PAGE TEXT:

Filed under Uncategorized
I’ll deliver them.
ha! ha! ha! Let’s cheer on the death of public sector workers. Very funny there, Chris. Pardon me if I forget to laugh. Why don’t you start picking on some bigger fish, like Dick Fuld or Angelo Mozilo or Joe Cassano? They are the reason we are where we are, although that is an inconvenient truth for many of the right wing neanderthals that comment on your site, who prefer to scapegoat striking workers, who deserve our support, not tasteless calls for their death. Shame on you Chris for your Ann Coulter-ish sense of humor, which is not in the least bit funny.
You’re on the mend, sir.
I love the principles by which “progressives” stand. FINE to equate a US governor with dictators that murder and torture thousands+… FINE to literally physically attack those with whom they disagree… FINE to threaten violence and/or death to those on the right …. FINE to break the law by getting illegal & false sickness excuses from doctors and get paid by the taxpayer to strike illegally…
But – let a non-liberal show displeasure about something by saying “I’d like arsenic topping” on a pizza …..WHOA! This guy’s now “tasteless” and “a neanderthal” etc etc.
Two sets of rules: theirs and everyone else’s. Can’t wait until we have more and more elections like 2010 and we throw most of the bums out.
“Shame on you Chris for your Ann Coulter-ish sense of humor, which is not in the least bit funny.”
Dollarbill finally posted something insighful. Chris’ sense of humor is very similar to Ann Coulter’s — wry, original, deft, and full of wit and whimsy. This wonderful quality makes them the two best commentators on the passing scene today.
Why do so few Lefies ever write anything funny? Why do so few Lefties have a sense of humor?
Dollarbill when the day comes that public workers return to their proper position of being employees who respect their employers comes and do as instructed by their superiors, that will be the day they will stops being the source of humor for so many.
If they want to assert themselves they should start their own business.
Oh I forgot, they will need somebody to guarantee them a profitable business, so skip it.
Chris is getting his strength back at an alarming rate, but please laizzez faire him for now. Sheesh.

EXERCISES:
A - Rewrite the comment thread starting at "Why do so few Lefies" and ending at "so skip it.", putting "company" in place of "business".
B - In the comment thread, which three people does the commenter who objects to the joke name as the "bigger fish" to pick on?

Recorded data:
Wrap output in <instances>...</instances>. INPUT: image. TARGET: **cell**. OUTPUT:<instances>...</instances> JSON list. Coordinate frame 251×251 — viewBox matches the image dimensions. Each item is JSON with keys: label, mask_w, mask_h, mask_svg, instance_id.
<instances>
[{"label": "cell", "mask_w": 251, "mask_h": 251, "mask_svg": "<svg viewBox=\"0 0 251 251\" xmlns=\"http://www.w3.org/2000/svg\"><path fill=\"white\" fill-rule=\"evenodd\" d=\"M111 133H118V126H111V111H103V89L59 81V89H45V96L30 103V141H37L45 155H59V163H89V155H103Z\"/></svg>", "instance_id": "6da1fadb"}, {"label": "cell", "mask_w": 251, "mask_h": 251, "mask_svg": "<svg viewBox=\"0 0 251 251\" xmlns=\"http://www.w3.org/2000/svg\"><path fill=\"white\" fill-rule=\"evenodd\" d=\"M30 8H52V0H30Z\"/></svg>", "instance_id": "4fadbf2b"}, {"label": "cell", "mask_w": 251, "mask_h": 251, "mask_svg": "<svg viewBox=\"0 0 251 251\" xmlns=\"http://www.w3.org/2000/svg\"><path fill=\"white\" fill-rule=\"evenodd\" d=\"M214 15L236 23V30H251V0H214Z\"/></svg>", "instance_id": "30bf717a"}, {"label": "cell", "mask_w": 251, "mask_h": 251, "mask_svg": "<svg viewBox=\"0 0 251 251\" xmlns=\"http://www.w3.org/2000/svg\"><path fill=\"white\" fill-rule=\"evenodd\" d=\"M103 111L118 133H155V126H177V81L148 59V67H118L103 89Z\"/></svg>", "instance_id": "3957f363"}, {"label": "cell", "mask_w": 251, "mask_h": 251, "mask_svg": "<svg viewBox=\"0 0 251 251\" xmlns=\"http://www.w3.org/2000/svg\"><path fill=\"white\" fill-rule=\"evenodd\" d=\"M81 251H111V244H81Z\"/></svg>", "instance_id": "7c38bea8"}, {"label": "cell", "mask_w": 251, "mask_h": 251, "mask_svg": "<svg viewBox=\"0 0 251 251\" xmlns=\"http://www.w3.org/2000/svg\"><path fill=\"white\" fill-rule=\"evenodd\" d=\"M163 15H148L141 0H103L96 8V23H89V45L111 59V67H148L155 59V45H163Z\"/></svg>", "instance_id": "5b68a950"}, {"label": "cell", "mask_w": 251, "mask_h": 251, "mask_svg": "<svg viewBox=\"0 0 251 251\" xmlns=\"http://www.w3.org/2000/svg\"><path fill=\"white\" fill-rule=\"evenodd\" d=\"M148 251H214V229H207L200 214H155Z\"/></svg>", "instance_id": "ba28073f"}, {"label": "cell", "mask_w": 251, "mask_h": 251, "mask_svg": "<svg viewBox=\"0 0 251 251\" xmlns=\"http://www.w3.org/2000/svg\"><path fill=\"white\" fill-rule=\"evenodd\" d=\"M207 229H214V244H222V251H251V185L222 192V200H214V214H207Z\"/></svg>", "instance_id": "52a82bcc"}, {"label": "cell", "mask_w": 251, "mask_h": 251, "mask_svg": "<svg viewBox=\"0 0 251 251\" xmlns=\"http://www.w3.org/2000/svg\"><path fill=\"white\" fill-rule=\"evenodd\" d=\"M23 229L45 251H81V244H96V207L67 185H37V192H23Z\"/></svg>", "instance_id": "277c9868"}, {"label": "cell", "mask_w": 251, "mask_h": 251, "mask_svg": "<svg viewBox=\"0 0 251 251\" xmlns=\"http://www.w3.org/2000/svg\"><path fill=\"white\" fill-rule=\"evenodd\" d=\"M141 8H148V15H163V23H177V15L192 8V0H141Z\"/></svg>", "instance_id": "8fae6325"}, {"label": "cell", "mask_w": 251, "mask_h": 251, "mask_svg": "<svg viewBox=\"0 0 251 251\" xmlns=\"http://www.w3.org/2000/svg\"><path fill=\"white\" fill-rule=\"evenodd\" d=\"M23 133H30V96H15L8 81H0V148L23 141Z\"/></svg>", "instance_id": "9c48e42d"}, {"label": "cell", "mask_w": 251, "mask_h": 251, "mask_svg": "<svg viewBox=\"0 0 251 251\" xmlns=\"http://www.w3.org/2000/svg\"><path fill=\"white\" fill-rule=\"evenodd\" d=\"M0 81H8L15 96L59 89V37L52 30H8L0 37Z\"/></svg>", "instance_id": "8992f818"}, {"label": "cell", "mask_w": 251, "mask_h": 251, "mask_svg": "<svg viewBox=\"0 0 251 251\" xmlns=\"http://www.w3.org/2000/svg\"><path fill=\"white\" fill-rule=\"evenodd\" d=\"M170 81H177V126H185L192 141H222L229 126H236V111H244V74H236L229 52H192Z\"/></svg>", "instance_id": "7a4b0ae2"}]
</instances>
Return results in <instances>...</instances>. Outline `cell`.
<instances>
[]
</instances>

RESPONSE LIST:
A -
Why do so few Lefies ever write anything funny? Why do so few Lefties have a sense of humor?
Dollarbill when the day comes that public workers return to their proper position of being employees who respect their employers comes and do as instructed by their superiors, that will be the day they will stops being the source of humor for so many.
If they want to assert themselves they should start their own company.
Oh I forgot, they will need somebody to guarantee them a profitable company, so skip it.

B - Dick Fuld, Angelo Mozilo and Joe Cassano.